▸ What to produce:
Print the records below word for word, but leave out the pictures.

▸ Short descriptive text snippets:
<<<<

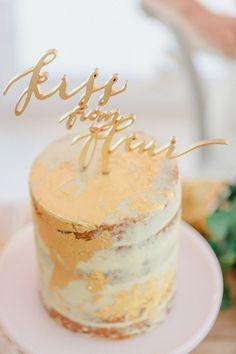 Subtiler Glamour und zarte Farbtöne: Ein Styled Shooting für romantische Bräute @IN LOVE by Bina Terré Photography http://www.hochzeitswahn.de/inspirationsideen/subtiler-glamour-und-zarte-farbtoene-ein-styled-shooting-fuer-romantische-braeute/ #inspiration #cake #pastell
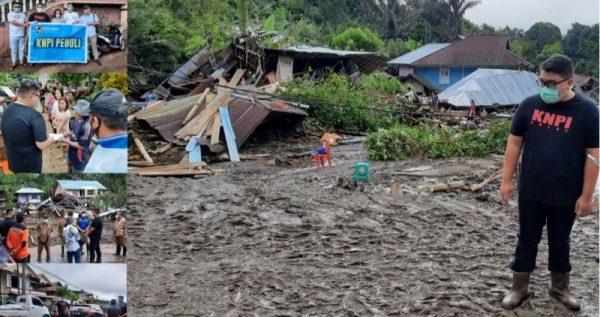 Rio Dondokambey saat turun langsung menyerahkan bantuan di Desa Pangu Kecamatan Ratahan Timur Kabupaten Minahasa Tenggara (Mitra) Selasa (21/9/21). (Foto.ist)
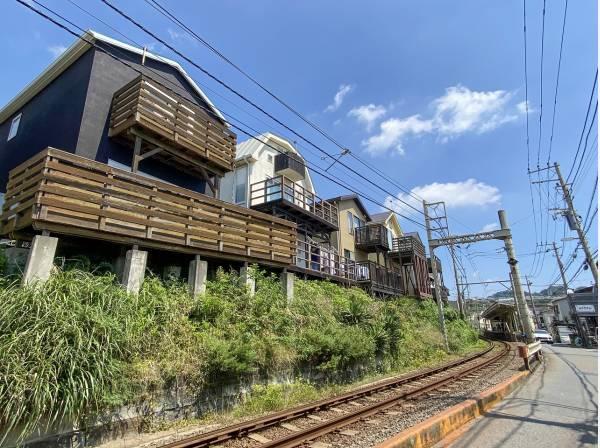 コトコト走る江ノ電が暮らしの風景の一部に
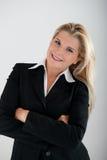 Weiblicher Büroangestellter mit FALTBLATT Stockbild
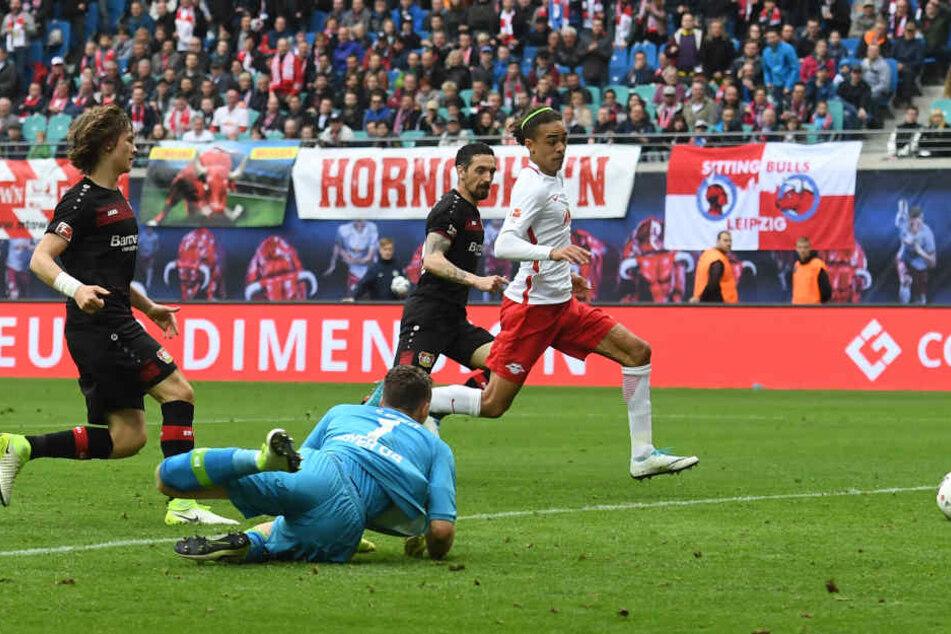 Yussuf Poulsen (r.) erzielte letzte Saison das 1:0 gegen die Werkself in der 93. Minute.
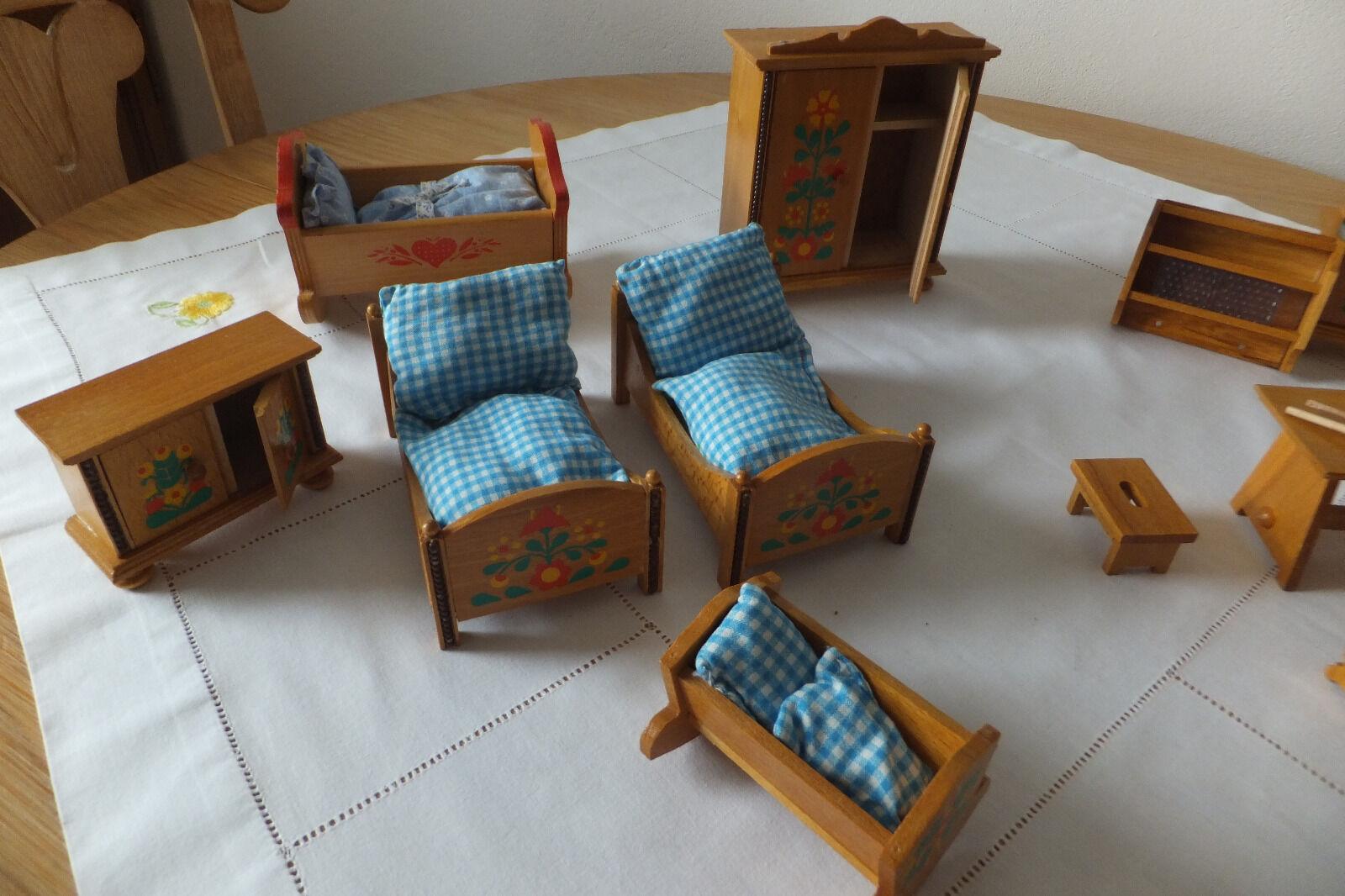 puppenstuben m bel esszimmer und schlafzimmer massivholz bestehend aus 12 teile eur 100 00. Black Bedroom Furniture Sets. Home Design Ideas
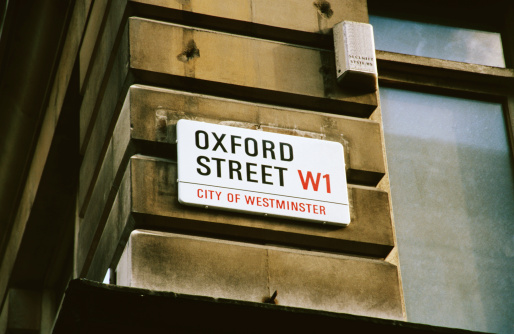Oxford Street - London「An oxford street sign on the side of a building」:スマホ壁紙(3)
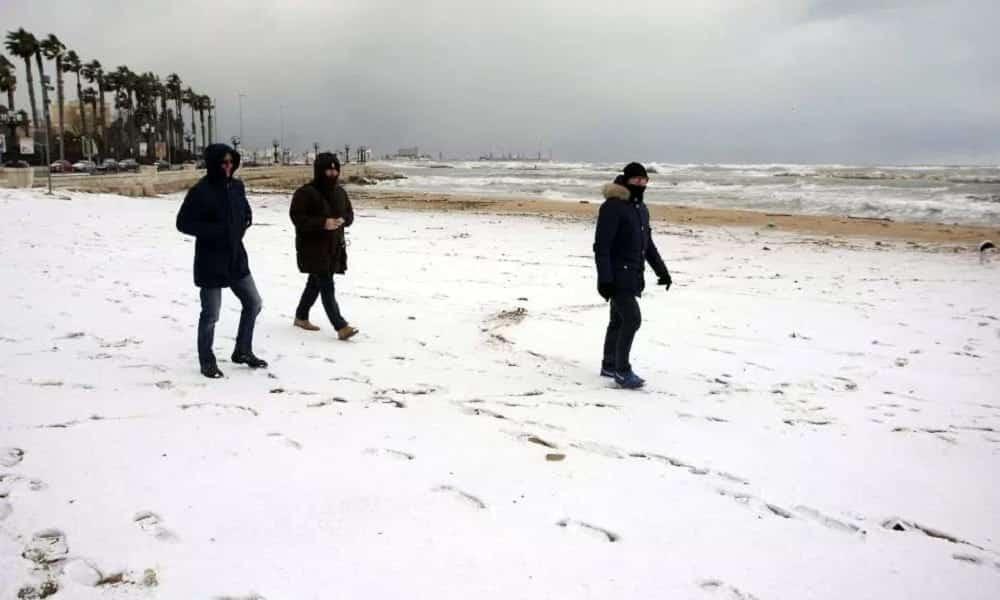 Profecia do fim do mundo se cumpre e neva no litoral mediterrâneo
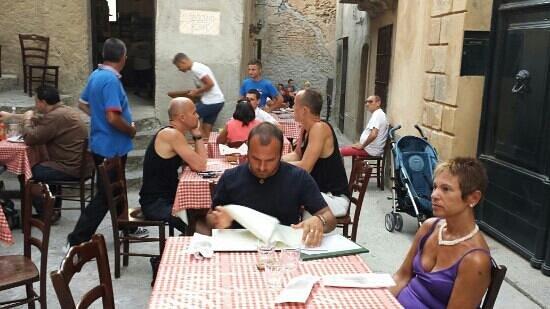 Pizzeria Vecchio Forno: table outside
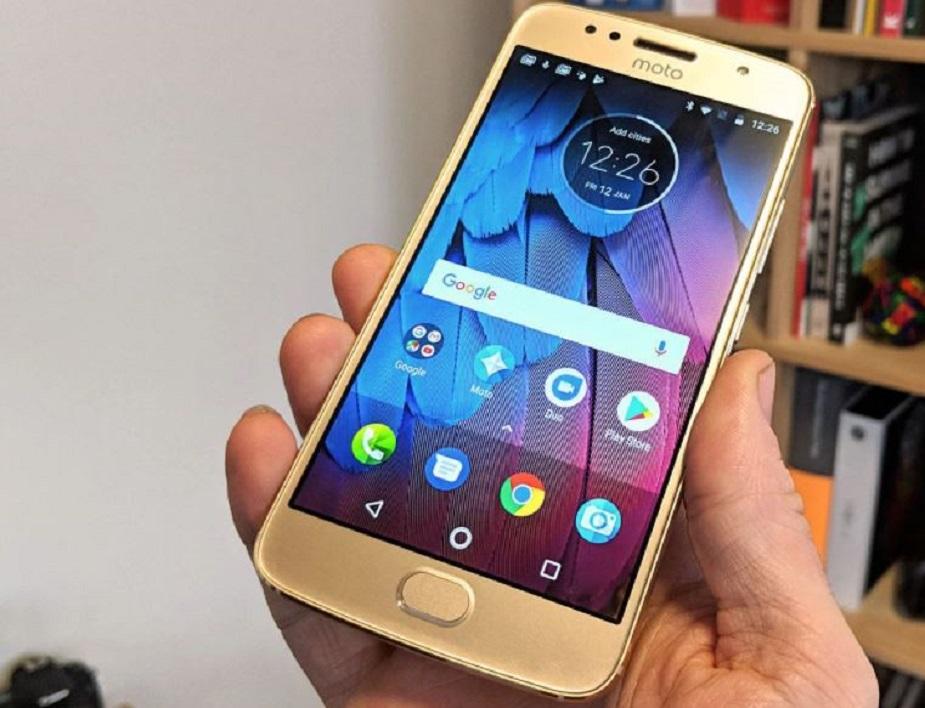 अमेजन इंडिया में इस स्मार्टफोन पर 5,000 रुपये की छूट मिल रही है. यह स्मार्टफोन अमेजन में 14,999 रुपये पर लिस्टेड है और छूट के साथ यह 9,999 रुपये में मिल रहा है.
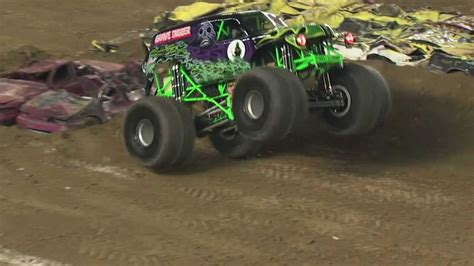 grave digger monster truck youtube monster jam grave digger monster truck freestyle from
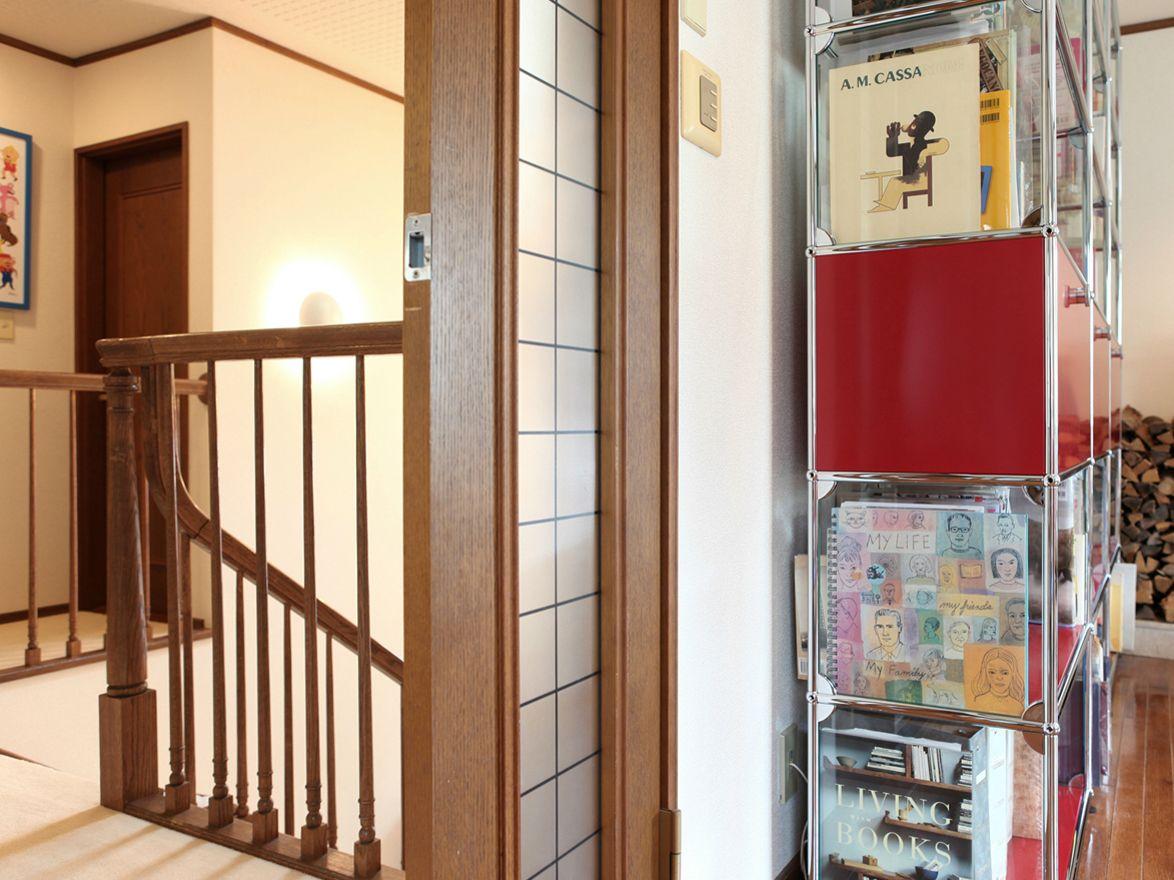 Usm haller bookshelves regalsystem by usm modular furniture - Usm vitrine ...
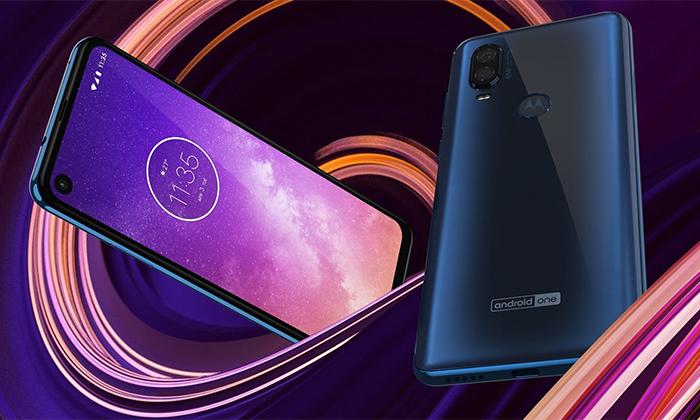 گوشی موتورولا وان ویژن امروز به عنوان مدل جدید این گوشی ها معرفی شد که ظاهری کاملا متفاوت نسبت به ترکیب فعلی دارد و منحصر به فرد است.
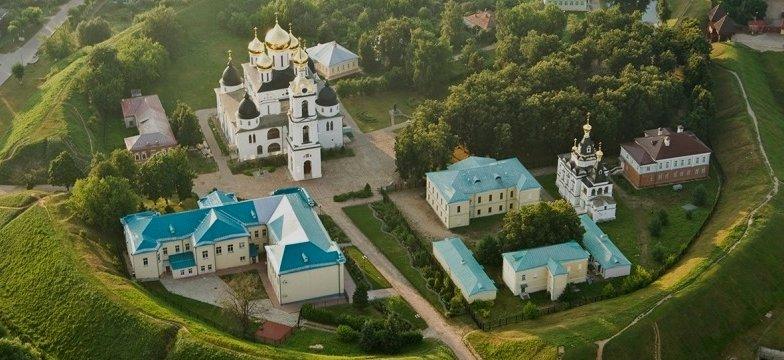 Дмитровский кремль расположен не на холме, а в низине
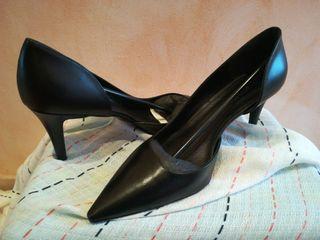 Zapato de piel negro Antonio Miró.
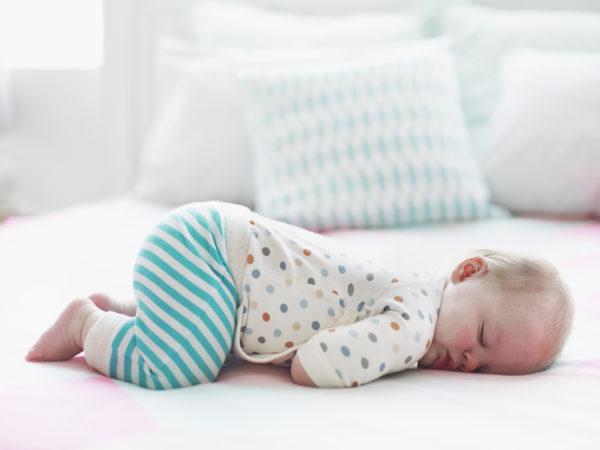 Дитина спить на подушці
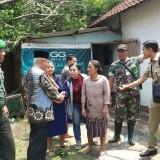 Bupati Malang Sambangi Desa Terdampak Angin Kencang, Warga Tak Kuasa Bendung Tangis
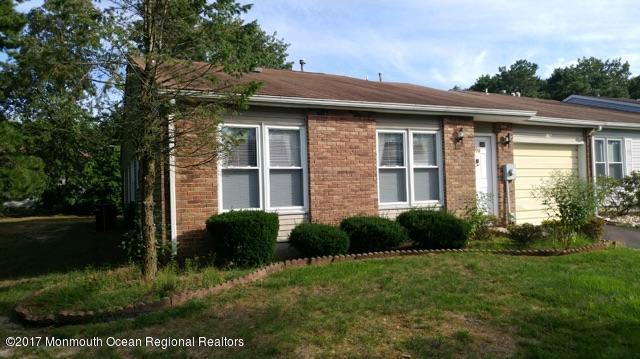 176 Arlene Court #1000, Lakewood, NJ 08701 (MLS #21735246) :: The Dekanski Home Selling Team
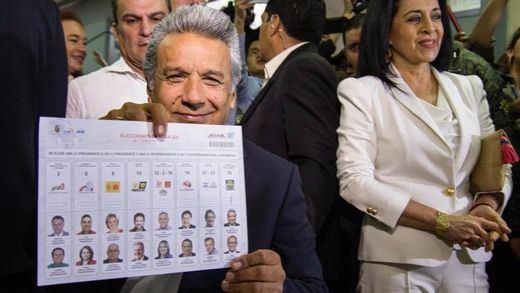 Polémica en las elecciones de Ecuador: el opositor Lasso denuncia fraude del oficialista Moreno
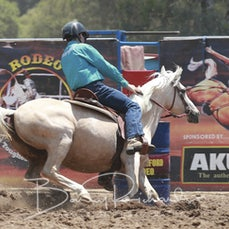 Myrtleford Rodeo 2019 - Junior Barrel Race - Slack 1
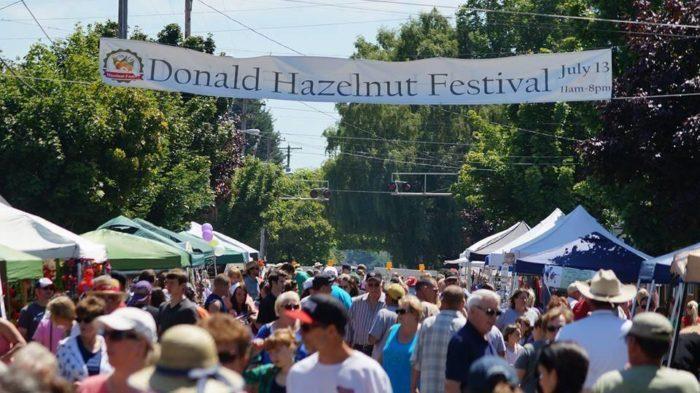 6 Best Small Towns Festivals Near Portland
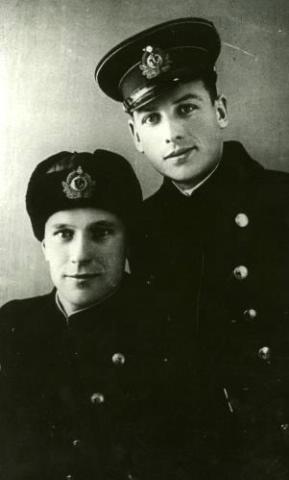 Капитан А.Н. Голяко с боевым товарищем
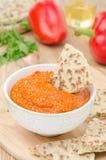 烤胡椒垂度用杏仁、大蒜和整个五谷面包 免版税库存照片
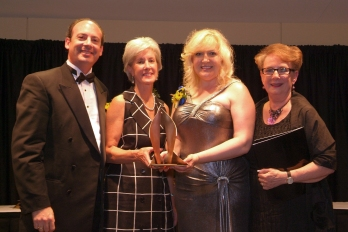 Kansas Governor, Kathleen Sebelius, awards the Elaris Duo Kansas Governor's Arts Award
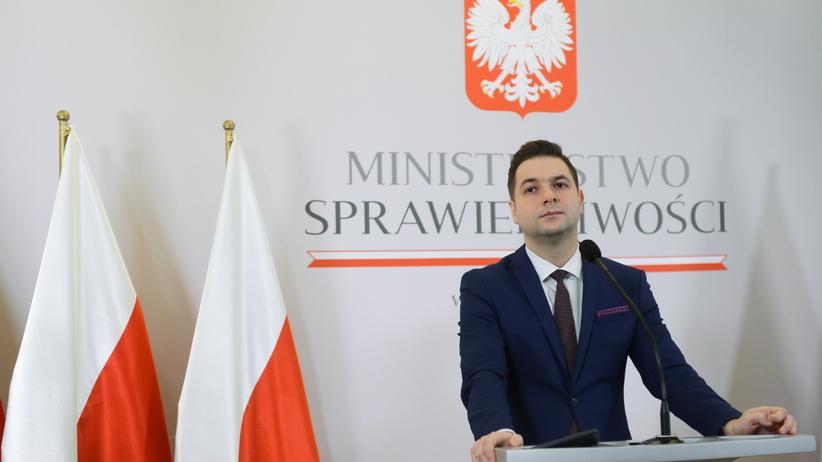 Komisja weryfikacyjna: decyzja ws. działek na pl. Defilad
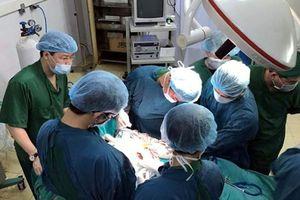 Bé trai ở Long An bị đột quỵ hiếm gặp khi mới 5 tuổi, nhập viện vì co giật đột ngột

>>>>

▸ Solution to the exercise:
 Subtiler Glamour und zarte Farbtöne: Ein Styled Shooting für romantische Bräute @IN LOVE by Bina Terré Photography http://www.hochzeitswahn.de/inspirationsideen/subtiler-glamour-und-zarte-farbtoene-ein-styled-shooting-fuer-romantische-braeute/ #inspiration #cake #pastell
 Rio Dondokambey saat turun langsung menyerahkan bantuan di Desa Pangu Kecamatan Ratahan Timur Kabupaten Minahasa Tenggara (Mitra) Selasa (21/9/21). (Foto.ist)
 コトコト走る江ノ電が暮らしの風景の一部に
 Weiblicher Büroangestellter mit FALTBLATT Stockbild
 Yussuf Poulsen (r.) erzielte letzte Saison das 1:0 gegen die Werkself in der 93. Minute.
 puppenstuben m bel esszimmer und schlafzimmer massivholz bestehend aus 12 teile eur 100 00. Black Bedroom Furniture Sets. Home Design Ideas
Oxford Street - London「An oxford street sign on the side of a building」:スマホ壁紙(3)
 Profecia do fim do mundo se cumpre e neva no litoral mediterrâneo
 Pizzeria Vecchio Forno: table outside
 अमेजन इंडिया में इस स्मार्टफोन पर 5,000 रुपये की छूट मिल रही है. यह स्मार्टफोन अमेजन में 14,999 रुपये पर लिस्टेड है और छूट के साथ यह 9,999 रुपये में मिल रहा है.
 grave digger monster truck youtube monster jam grave digger monster truck freestyle from
 Usm haller bookshelves regalsystem by usm modular furniture - Usm vitrine ...
 گوشی موتورولا وان ویژن امروز به عنوان مدل جدید این گوشی ها معرفی شد که ظاهری کاملا متفاوت نسبت به ترکیب فعلی دارد و منحصر به فرد است.
 Дмитровский кремль расположен не на холме, а в низине
 Zapato de piel negro Antonio Miró.
 Дитина спить на подушці
 Bupati Malang Sambangi Desa Terdampak Angin Kencang, Warga Tak Kuasa Bendung Tangis
 176 Arlene Court #1000, Lakewood, NJ 08701 (MLS #21735246) :: The Dekanski Home Selling Team
 Polémica en las elecciones de Ecuador: el opositor Lasso denuncia fraude del oficialista Moreno
 Myrtleford Rodeo 2019 - Junior Barrel Race - Slack 1
 6 Best Small Towns Festivals Near Portland
 Капитан А.Н. Голяко с боевым товарищем
 烤胡椒垂度用杏仁、大蒜和整个五谷面包 免版税库存照片
 Kansas Governor, Kathleen Sebelius, awards the Elaris Duo Kansas Governor's Arts Award
 Komisja weryfikacyjna: decyzja ws. działek na pl. Defilad
 Bé trai ở Long An bị đột quỵ hiếm gặp khi mới 5 tuổi, nhập viện vì co giật đột ngột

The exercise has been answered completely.